Study text:

*** Block opens ***

Many business owners rarely think that health insurance fraud will happen in their company but the fact remains that insurance
fraud, waste and abuse happens across the board in companies large and small and is costing America’s health care system billions of dollars.
Insurance fraud, waste and abuse is estimated to take up at least 10 percent of total health care dollars spent with an estimated total
of $260 billion annually by 2010, says Cissy Walker, director of audit services for AvMed Health Plans of Gainesville. “Health care fraud,
waste and abuse is a menace to each person, their family and the future of health care,” says Walker. “It results in higher premiums or
fewer benefits, higher co-payments and even higher taxes.”
Smart Business spoke with Walker about the serious problem of health insurance fraud and what businesses can do to prevent it.
Could you give an example of the financial impact of fraud and abuse on the average insurance premium?

*** Block closes ***

Records provided:
*** Block opens ***

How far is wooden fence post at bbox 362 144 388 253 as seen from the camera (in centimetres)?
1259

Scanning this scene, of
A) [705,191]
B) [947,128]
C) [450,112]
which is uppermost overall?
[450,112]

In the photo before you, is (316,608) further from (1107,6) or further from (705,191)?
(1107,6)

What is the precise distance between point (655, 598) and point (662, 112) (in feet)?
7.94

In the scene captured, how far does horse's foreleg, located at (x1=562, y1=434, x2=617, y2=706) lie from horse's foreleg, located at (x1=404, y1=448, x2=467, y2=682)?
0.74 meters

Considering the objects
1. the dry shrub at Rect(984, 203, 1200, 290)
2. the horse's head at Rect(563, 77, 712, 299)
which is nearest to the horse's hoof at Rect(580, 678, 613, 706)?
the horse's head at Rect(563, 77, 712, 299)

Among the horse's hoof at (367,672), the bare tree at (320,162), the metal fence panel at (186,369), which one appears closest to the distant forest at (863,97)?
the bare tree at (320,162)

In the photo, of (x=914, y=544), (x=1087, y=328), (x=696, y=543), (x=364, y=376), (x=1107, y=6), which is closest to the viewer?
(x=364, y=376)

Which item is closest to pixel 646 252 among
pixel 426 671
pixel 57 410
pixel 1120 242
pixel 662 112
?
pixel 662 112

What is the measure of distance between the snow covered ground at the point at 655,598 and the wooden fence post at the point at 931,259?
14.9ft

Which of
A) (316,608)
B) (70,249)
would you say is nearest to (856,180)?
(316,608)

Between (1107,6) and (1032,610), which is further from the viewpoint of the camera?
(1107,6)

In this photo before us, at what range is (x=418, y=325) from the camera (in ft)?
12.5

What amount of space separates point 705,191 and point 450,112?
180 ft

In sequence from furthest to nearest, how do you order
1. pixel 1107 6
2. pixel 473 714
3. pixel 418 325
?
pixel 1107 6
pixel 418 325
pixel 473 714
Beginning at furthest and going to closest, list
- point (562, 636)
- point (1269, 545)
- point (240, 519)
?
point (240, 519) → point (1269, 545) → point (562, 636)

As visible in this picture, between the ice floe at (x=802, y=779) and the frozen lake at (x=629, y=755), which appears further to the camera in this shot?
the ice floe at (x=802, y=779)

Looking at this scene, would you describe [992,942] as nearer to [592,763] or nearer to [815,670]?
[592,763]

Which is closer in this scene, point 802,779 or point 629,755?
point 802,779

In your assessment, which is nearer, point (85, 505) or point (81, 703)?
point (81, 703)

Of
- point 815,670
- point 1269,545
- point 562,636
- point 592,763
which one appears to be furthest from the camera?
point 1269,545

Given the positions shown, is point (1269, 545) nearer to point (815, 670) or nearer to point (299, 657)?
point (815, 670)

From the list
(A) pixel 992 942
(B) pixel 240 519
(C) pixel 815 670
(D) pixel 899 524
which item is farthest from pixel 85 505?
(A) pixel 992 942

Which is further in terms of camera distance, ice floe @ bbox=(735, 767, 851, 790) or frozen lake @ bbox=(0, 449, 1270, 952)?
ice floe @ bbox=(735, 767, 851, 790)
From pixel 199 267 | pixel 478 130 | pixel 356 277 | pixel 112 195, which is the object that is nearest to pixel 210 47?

*** Block closes ***

What this task involves:
From the text on health insurance fraud, copy out the passage that starts with the words containing "Insurance fraud, waste" and ends with "average insurance premium?". The rows have no role here.

Answer:
Insurance fraud, waste and abuse is estimated to take up at least 10 percent of total health care dollars spent with an estimated total
of $260 billion annually by 2010, says Cissy Walker, director of audit services for AvMed Health Plans of Gainesville. “Health care fraud,
waste and abuse is a menace to each person, their family and the future of health care,” says Walker. “It results in higher premiums or
fewer benefits, higher co-payments and even higher taxes.”
Smart Business spoke with Walker about the serious problem of health insurance fraud and what businesses can do to prevent it.
Could you give an example of the financial impact of fraud and abuse on the average insurance premium?